Copy the portion of the data below word for word, from the line containing "In the scene, which of" through the end of the data.

─── Extracted records ───

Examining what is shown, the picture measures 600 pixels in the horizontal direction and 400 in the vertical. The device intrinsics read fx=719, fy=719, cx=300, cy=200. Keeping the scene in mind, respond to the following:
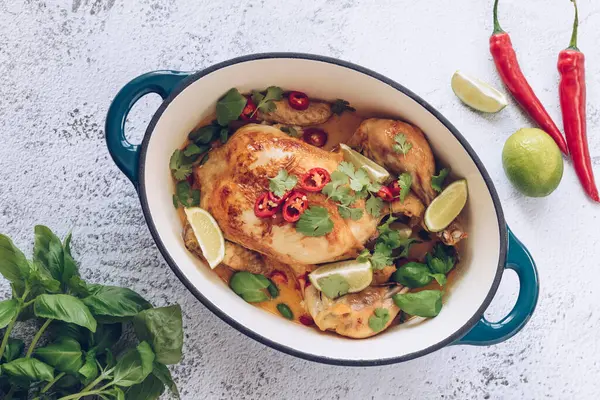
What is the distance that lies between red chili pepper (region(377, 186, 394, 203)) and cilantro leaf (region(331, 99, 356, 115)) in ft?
1.02

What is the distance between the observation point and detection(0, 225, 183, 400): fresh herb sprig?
214 centimetres

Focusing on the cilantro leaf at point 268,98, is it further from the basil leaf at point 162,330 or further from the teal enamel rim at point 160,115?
the basil leaf at point 162,330

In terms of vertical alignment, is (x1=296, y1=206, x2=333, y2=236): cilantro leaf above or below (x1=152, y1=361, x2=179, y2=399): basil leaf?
above

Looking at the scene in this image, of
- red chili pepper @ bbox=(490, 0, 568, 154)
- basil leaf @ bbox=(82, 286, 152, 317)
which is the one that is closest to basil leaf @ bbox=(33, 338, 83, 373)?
basil leaf @ bbox=(82, 286, 152, 317)

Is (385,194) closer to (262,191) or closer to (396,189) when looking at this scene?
(396,189)

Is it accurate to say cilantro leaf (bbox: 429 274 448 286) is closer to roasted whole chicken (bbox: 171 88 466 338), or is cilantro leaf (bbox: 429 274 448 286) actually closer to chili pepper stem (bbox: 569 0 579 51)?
roasted whole chicken (bbox: 171 88 466 338)

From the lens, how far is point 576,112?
104 inches

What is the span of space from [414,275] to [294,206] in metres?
0.47

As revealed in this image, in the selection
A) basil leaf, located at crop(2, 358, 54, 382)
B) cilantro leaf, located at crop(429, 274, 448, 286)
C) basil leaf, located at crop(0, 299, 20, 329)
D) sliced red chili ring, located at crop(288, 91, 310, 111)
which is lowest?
cilantro leaf, located at crop(429, 274, 448, 286)

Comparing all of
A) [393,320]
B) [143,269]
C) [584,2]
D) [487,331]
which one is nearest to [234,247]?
→ [143,269]

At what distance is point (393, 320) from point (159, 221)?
844 mm

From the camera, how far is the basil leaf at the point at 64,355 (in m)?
2.21

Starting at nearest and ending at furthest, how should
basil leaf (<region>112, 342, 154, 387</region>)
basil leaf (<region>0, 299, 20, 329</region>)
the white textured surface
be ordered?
basil leaf (<region>0, 299, 20, 329</region>), basil leaf (<region>112, 342, 154, 387</region>), the white textured surface

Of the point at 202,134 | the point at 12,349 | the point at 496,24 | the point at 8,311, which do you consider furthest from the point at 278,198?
the point at 496,24
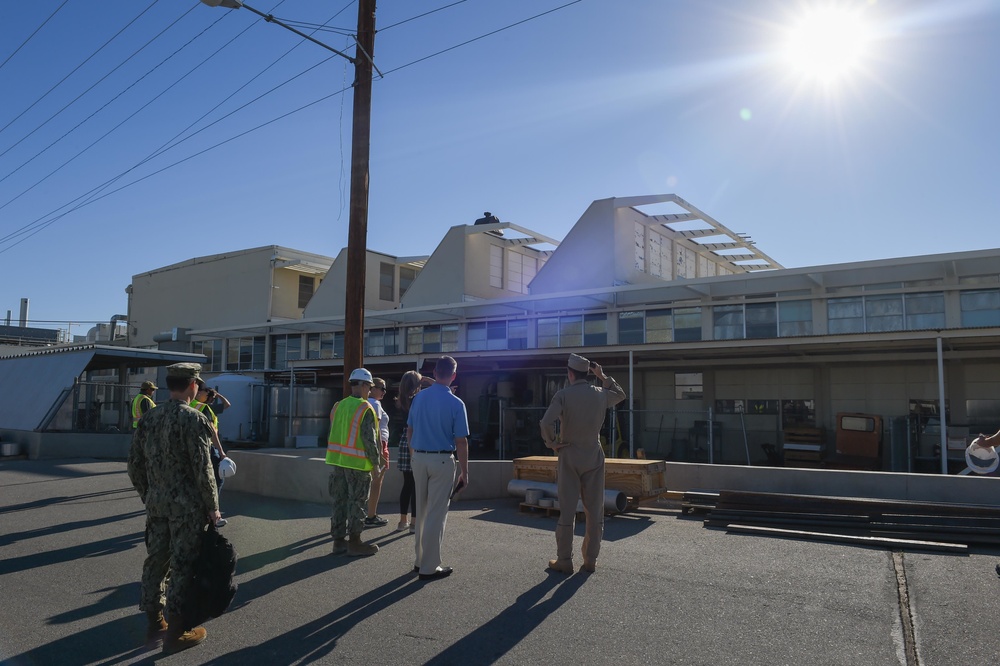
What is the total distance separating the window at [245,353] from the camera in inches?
1405

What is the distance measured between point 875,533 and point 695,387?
15.7m

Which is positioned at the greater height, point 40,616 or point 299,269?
point 299,269

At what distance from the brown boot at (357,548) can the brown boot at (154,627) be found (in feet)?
7.94

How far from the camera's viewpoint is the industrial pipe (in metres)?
9.05

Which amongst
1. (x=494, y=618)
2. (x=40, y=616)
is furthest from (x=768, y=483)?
(x=40, y=616)

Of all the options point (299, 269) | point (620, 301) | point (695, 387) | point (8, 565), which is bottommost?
A: point (8, 565)

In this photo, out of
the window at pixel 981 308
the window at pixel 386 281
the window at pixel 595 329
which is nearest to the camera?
the window at pixel 981 308

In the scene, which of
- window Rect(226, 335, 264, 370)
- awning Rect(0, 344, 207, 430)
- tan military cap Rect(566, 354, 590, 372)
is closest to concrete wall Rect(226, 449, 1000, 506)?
tan military cap Rect(566, 354, 590, 372)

───

**Task answer:**
In the scene, which of
- window Rect(226, 335, 264, 370)
- awning Rect(0, 344, 207, 430)
- tan military cap Rect(566, 354, 590, 372)
is closest to concrete wall Rect(226, 449, 1000, 506)?
tan military cap Rect(566, 354, 590, 372)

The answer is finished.